→ Raw data
<<<<

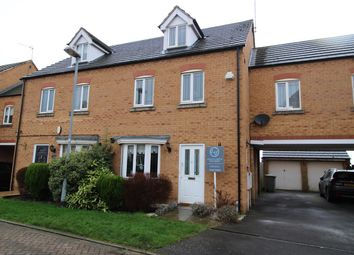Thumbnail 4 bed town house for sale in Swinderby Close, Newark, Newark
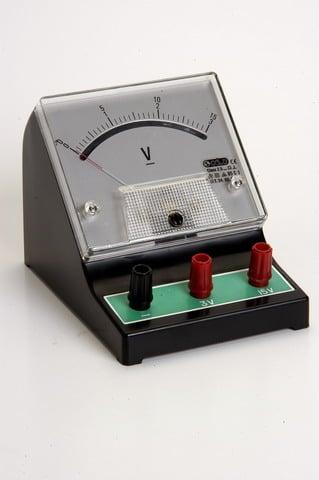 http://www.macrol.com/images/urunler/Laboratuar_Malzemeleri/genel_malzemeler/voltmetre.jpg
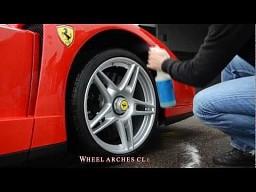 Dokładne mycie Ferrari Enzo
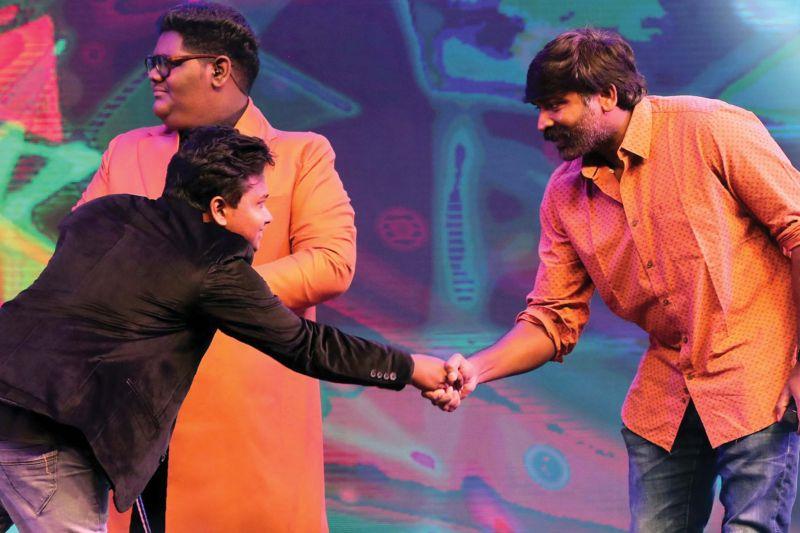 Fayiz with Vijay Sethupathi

>>>>

→ Exercise objective
The material above holds pictures; copy everything else in it exactly.

→ Reply to the task
Thumbnail 4 bed town house for sale in Swinderby Close, Newark, Newark
 http://www.macrol.com/images/urunler/Laboratuar_Malzemeleri/genel_malzemeler/voltmetre.jpg
 Dokładne mycie Ferrari Enzo
 Fayiz with Vijay Sethupathi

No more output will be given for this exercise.